Appian : Parlons de l’avenir. Lorsque vous vous projetez sur l’année 2019 et les années à venir, que peut-on s’attendre à voir en matière de tendances en IA, notamment par rapport aux notions d’éthique et de responsabilité ?

Vincent Conitzer : À court terme, on peut s’attendre à de formidables réussites dans le domaine de l’apprentissage automatique et des techniques de reconnaissance des formes. Ces solutions seront probablement déployées dans le monde réel, dans des contextes différents. Cette tendance engendrera aussi de nouveaux problèmes que nous n’aurons pas su anticiper.

Appian : Par exemple ?

Vincent Conitzer : La reconnaissance des formes, par exemple, risque de ne pas suffire.
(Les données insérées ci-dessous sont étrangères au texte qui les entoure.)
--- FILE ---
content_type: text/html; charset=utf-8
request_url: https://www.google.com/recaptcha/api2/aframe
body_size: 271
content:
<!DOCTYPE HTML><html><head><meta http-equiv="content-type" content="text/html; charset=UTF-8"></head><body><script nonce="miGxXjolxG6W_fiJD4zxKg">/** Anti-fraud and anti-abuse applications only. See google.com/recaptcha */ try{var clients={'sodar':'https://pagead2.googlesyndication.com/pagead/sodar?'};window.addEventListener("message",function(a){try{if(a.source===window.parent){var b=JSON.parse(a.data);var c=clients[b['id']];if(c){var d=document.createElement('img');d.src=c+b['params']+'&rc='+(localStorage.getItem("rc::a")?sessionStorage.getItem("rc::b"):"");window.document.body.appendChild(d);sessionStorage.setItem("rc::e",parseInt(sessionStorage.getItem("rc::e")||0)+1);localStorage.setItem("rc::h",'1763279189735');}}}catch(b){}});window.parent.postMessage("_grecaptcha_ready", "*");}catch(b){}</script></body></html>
On constate déjà ce problème avec les voitures autonomes.

Les systèmes d’IA qui équipent nos voitures ne font pas que détecter les formes. Ils peuvent aussi appliquer des actions correctives en fonction de ce qu’ils perçoivent. Ce type d’IA sera de plus en plus utilisé, à court terme.

Appian : Qu’en est-il de l’éthique ?

Vincent Conitzer : Généralement, il faut définir un objectif de haut niveau que le système doit atteindre. N’importe quel cadre supérieur sait que, lorsque vous attribuez un objectif à quelqu’un, celui-ci doit être correctement formulé. Autrement, vous n’aurez pas les résultats escomptés.

Cela vaut aussi pour les systèmes d’IA : si vous définissez un mauvais objectif, le résultat risque de vous surprendre.